• [WHAT IS REQUIRED] Please retype the listing below word for word and exclude its images.

• [STORED DATA]

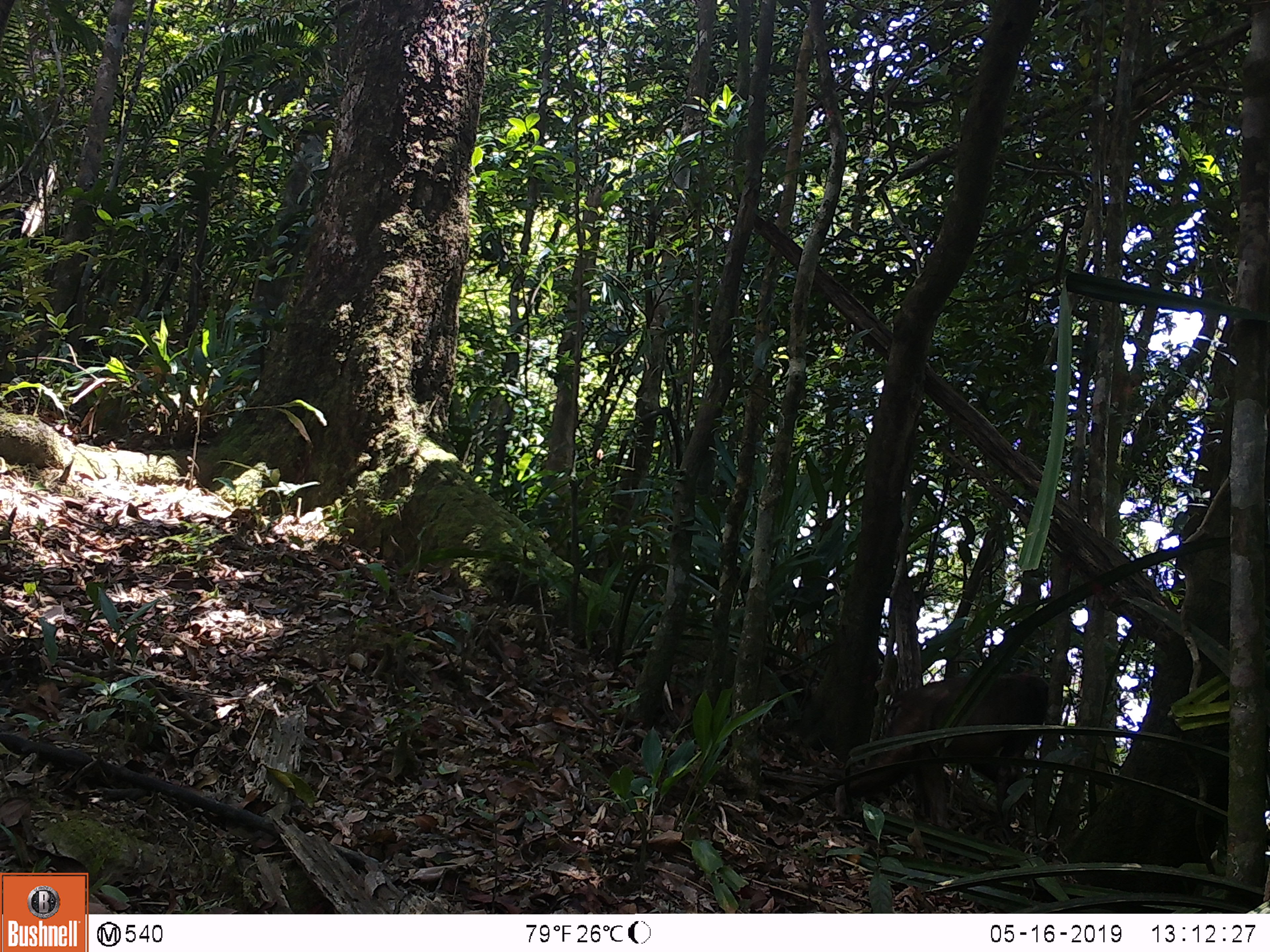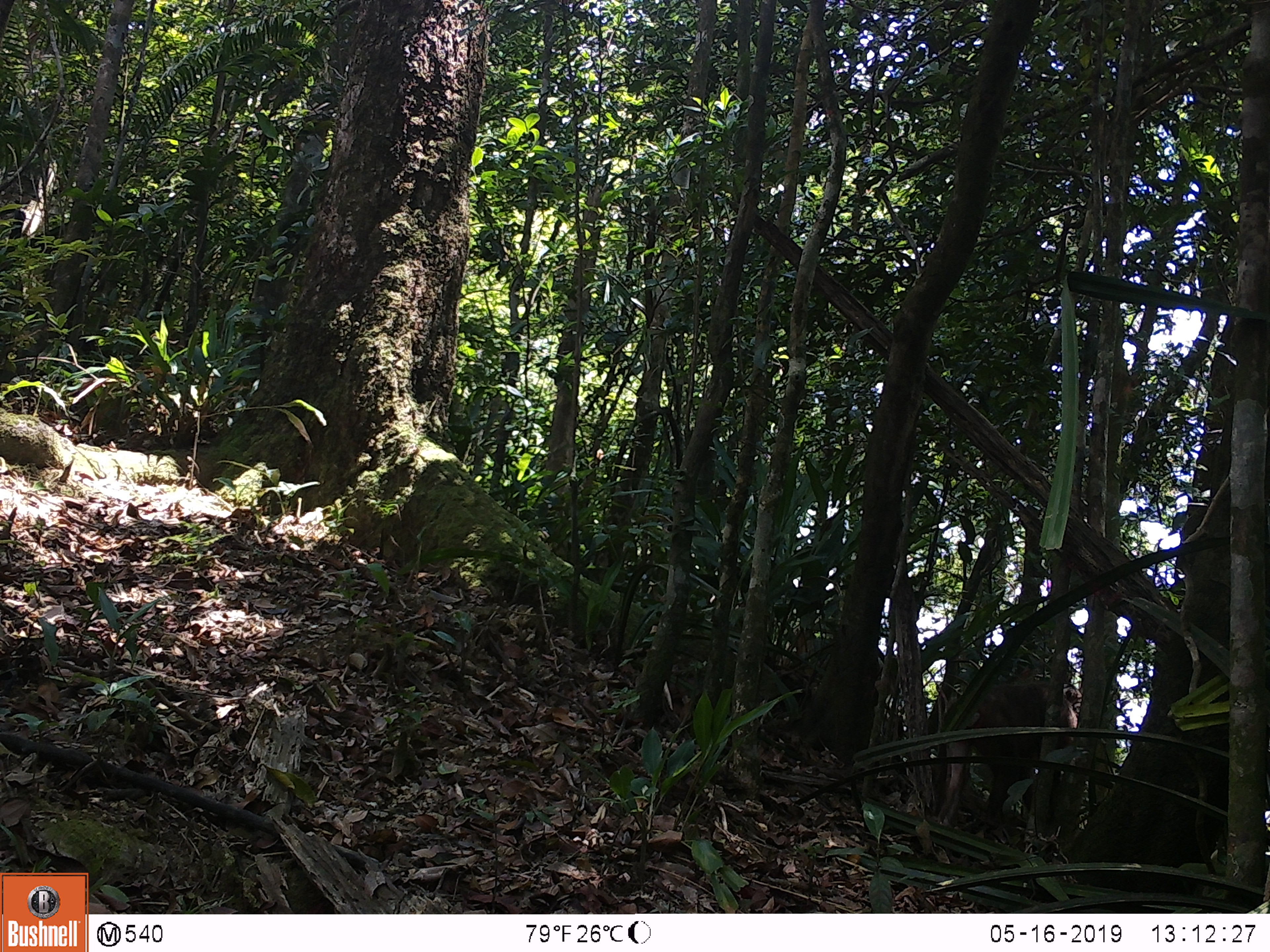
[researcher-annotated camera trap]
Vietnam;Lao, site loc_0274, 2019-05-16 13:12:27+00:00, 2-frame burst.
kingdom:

• [EXERCISE OUTPUT]
[researcher-annotated camera trap]
Vietnam;Lao, site loc_0274, 2019-05-16 13:12:27+00:00, 2-frame burst.
kingdom:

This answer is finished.